Before implementing the program, UMMC had been losing admissions of critically ill patients because it did not have available beds in the hospital ICU. "Our ICU beds were full of sick people," Dr. Scalea said. "The referring hospitals, particularly if people are sick, do not want to wait for a bed; they want you to come right away and pick the patient up." So referring hospitals in the UMMC service area would call multiple high-volume institutions and send that critically ill patient to the first center that had a bed available."
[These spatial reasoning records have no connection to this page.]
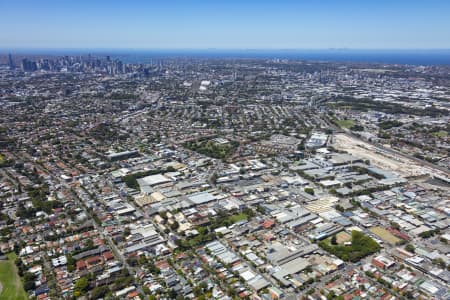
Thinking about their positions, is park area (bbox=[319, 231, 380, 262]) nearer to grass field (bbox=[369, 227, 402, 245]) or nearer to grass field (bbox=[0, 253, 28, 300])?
grass field (bbox=[369, 227, 402, 245])

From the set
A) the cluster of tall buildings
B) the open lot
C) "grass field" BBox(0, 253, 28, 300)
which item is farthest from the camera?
the cluster of tall buildings

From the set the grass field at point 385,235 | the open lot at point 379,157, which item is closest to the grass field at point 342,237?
the grass field at point 385,235

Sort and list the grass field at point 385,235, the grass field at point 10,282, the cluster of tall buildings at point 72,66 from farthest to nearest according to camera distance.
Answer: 1. the cluster of tall buildings at point 72,66
2. the grass field at point 385,235
3. the grass field at point 10,282

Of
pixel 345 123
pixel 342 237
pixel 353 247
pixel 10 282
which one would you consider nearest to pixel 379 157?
pixel 345 123

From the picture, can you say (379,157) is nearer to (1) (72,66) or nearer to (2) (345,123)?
(2) (345,123)

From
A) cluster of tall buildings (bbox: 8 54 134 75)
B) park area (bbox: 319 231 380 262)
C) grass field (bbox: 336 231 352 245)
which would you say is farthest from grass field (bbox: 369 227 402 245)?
cluster of tall buildings (bbox: 8 54 134 75)

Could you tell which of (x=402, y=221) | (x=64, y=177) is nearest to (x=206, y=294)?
(x=402, y=221)

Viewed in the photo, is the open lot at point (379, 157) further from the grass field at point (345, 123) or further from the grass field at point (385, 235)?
the grass field at point (385, 235)
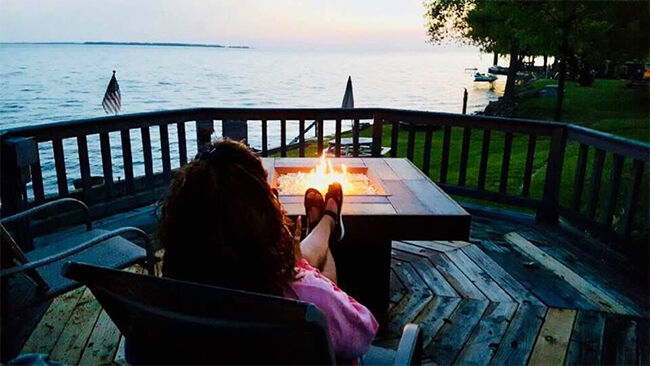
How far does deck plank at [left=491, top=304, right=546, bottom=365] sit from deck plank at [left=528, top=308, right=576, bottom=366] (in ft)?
0.10

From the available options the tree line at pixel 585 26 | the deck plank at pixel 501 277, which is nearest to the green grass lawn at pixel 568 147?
the deck plank at pixel 501 277

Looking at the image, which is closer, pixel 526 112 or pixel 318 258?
pixel 318 258

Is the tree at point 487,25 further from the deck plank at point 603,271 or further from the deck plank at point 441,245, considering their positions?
the deck plank at point 441,245

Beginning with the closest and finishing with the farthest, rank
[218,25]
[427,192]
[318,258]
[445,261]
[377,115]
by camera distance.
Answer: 1. [318,258]
2. [427,192]
3. [445,261]
4. [377,115]
5. [218,25]

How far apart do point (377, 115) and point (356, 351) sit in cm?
365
The challenge for UMMC was to develop a fast-intake strategy for these critically ill patients that side stepped the emergency department. "Emergency departments are not good places to use for incoming critically ill transfers," Dr. Scalea said. "It's not what they do well."

The CCRU is a hybrid of sorts, Dr. Scalea said, in that it brings together the rapid evaluation and stabilization of patients that an emergency department performs with the longitudinal care that an ICU offers. UMMC recruited emergency physicians who are fellowship trained in critical care to staff the CCRU "because they have the mindset of rapid evaluation and transfer to the operating room or a different ICU or another appropriate setting where the patient needs to go," Dr. Scalea said.

The concept of the CCRU "was largely surgeon driven," Dr. Scalea said, and representatives of other centers have visited UMMC to learn about the model. "I think that departments of surgery should be very interested in this concept. There was a clear benefit to the department because they performed more vascular, cardiac and emergency general surgery operations." Other key leaders involved in launching the CCRU were James V.O. O'Connor, MD, FACS, FCCP, chief of critical care; Deborah M. Stein, MD, MPH, FACS, FCCM, chief of trauma; Lewis Rubinson, MD, PhD, CCRU director; and Stephen Bartlett, MD, FACS, chair of surgery.